I'd like the entries repeated exactly, without their pictures.

============================================================

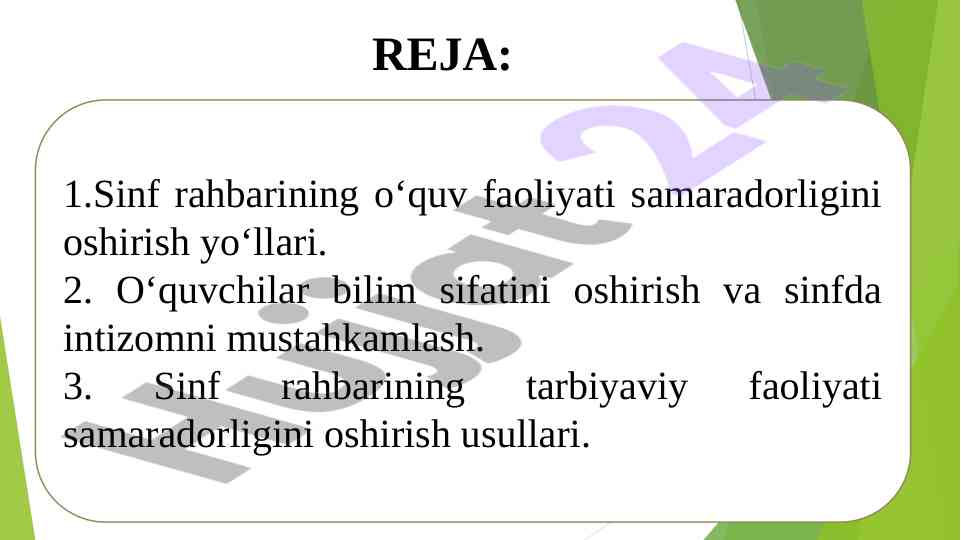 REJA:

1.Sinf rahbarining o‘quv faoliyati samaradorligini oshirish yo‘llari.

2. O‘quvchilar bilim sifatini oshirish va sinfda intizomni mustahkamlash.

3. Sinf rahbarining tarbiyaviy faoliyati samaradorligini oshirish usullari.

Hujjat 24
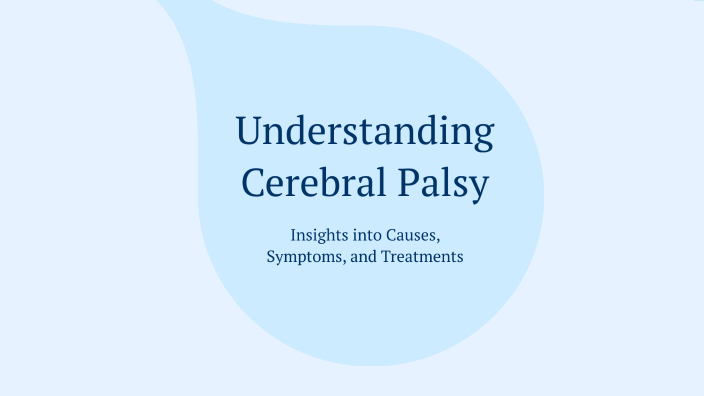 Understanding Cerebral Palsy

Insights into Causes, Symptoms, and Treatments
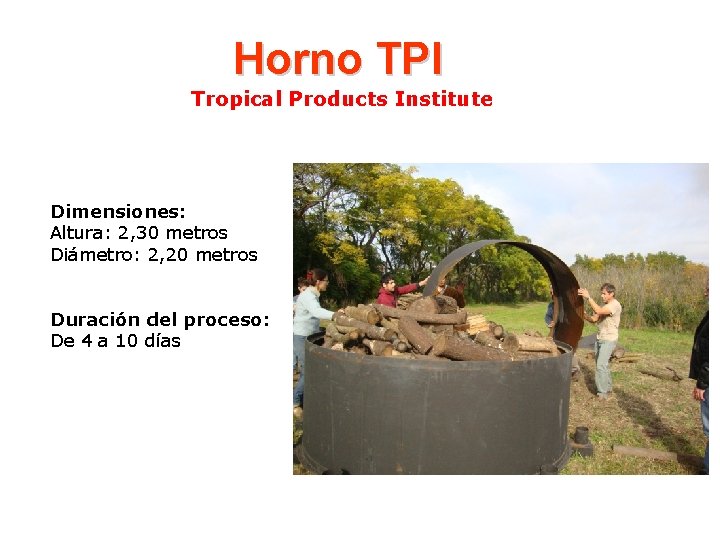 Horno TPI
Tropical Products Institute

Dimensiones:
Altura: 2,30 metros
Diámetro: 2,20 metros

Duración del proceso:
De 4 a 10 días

============================================================

Reply to the exercise:
 REJA:

1.Sinf rahbarining o‘quv faoliyati samaradorligini oshirish yo‘llari.

2. O‘quvchilar bilim sifatini oshirish va sinfda intizomni mustahkamlash.

3. Sinf rahbarining tarbiyaviy faoliyati samaradorligini oshirish usullari.

Hujjat 24
 Understanding Cerebral Palsy

Insights into Causes, Symptoms, and Treatments
 Horno TPI
Tropical Products Institute

Dimensiones:
Altura: 2,30 metros
Diámetro: 2,20 metros

Duración del proceso:
De 4 a 10 días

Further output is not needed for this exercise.